著者
柏原 孝夫
出版者
養賢堂
雑誌
畜産の研究 (ISSN:00093874)
巻号頁・発行日
vol.62, no.5, pp.623-628, 2008-05

途上国で社会的存在意義の高まる熱帯動物資源。南米は21世紀の農業を支配する。南米産業の特色として全面積の1/4以上が牧野で占められ、家畜の80%以上は畜牛である。
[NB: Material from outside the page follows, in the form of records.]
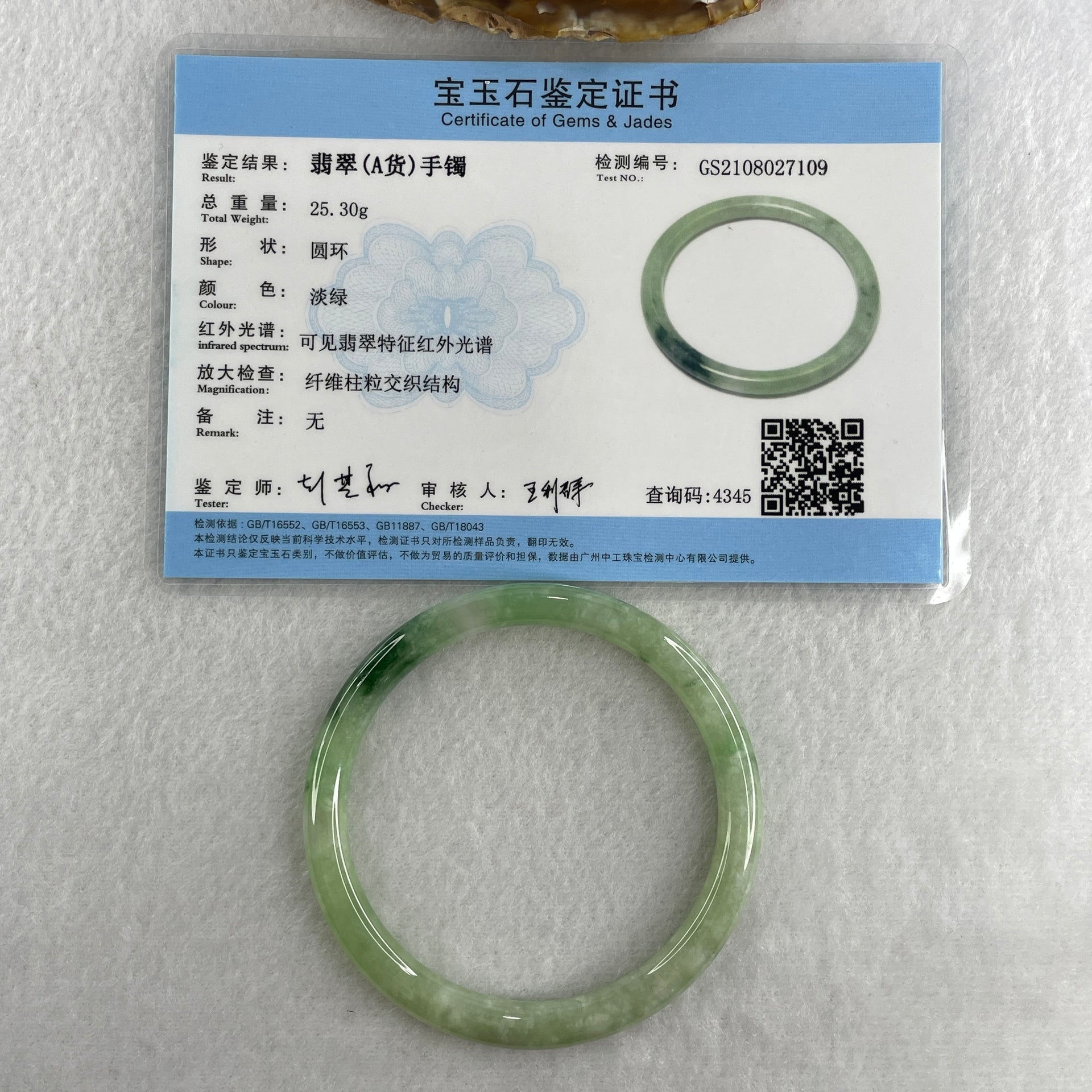 Certified Natural Type A Jelly Green with Old Mine Green Patches Jadeite Bangle 25.30g Internal Diameter 58.7mm 6.6 by 7.2mm (Close to Perfect) - Huangs Jadeite and Jewelry Pte Ltd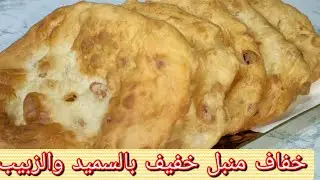 يا خسارة التعب زمان خفاف/سفنج بالسميد و الزبيب بلا عجن بلا تعب بلا ميكسور ناجح خفيف و منبل😋👍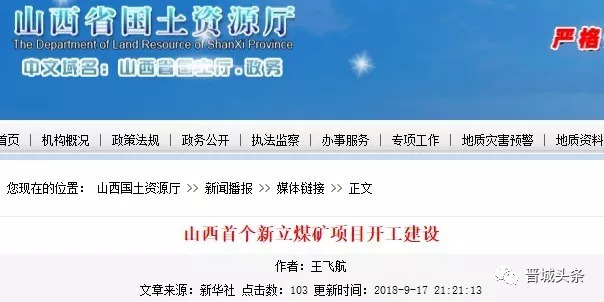 014975cm港澳开奖查询,矿业工程_付费版16.525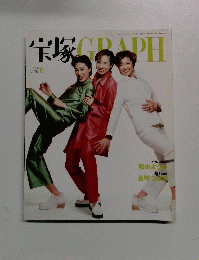宝塚GRAPH　2000年6月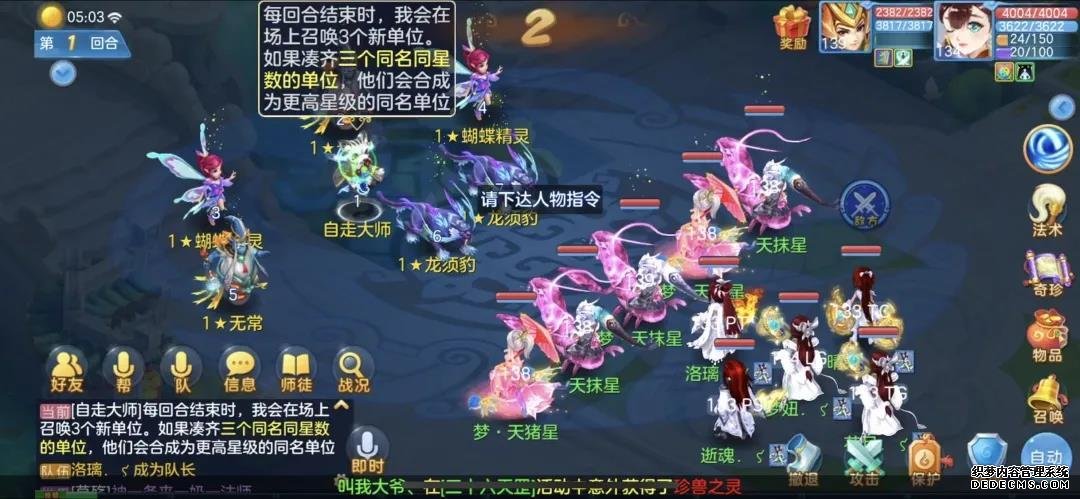 神武4手游三界可以杀几次怪_神武4手游三界一血是什么意思_神武三界所有的怪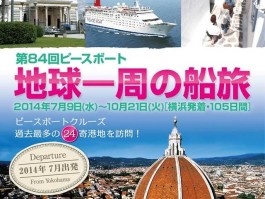 我的梦想是环球旅行英语翻译(我的梦想是环游世界 英语翻译)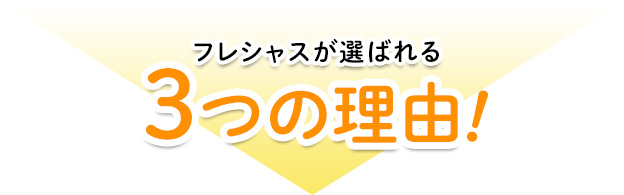 フレシャスが選ばれる3つの理由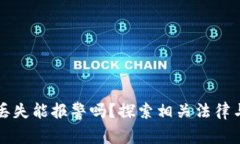 加密货币丢失能报警吗？探索相关法律与安全对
熱帯(亜熱帯)林に恵まれた南米は、21世紀において途上国全体の1/2の畜肉を賄うであろうと予測されている。柏原は家畜繁殖改善計画チームリーダー(JICA・高官専門家)としてパラグアイ駐在時に、南米の畜牛が放牧に適した体型であると知った。米国では数種のインド牛(ゼブ牛)を交配してブラーマンを開発し、体質強健、耐暑性、ダニ熱耐性、1日増体量にもすぐれた品種を作ったが、パラグアイではネロール(インド牛オンゴール種のブラジル名)の方が飼養頭数が多い。これは皮膚の弛緩が少ない(腹垂がない)方が、放牧によるダニ等の体表被害が少ないため、ブラーマンより広く普及していると考えられる。共進会において、ネロールの方がブラーマンよりも高値で取引されていることからも人気の程が分かる。当時、日本のプロジェクトとして「受精卵移植」が南米で有名であったが、ETで生まれたアンガスがブラジルでも注目されていた。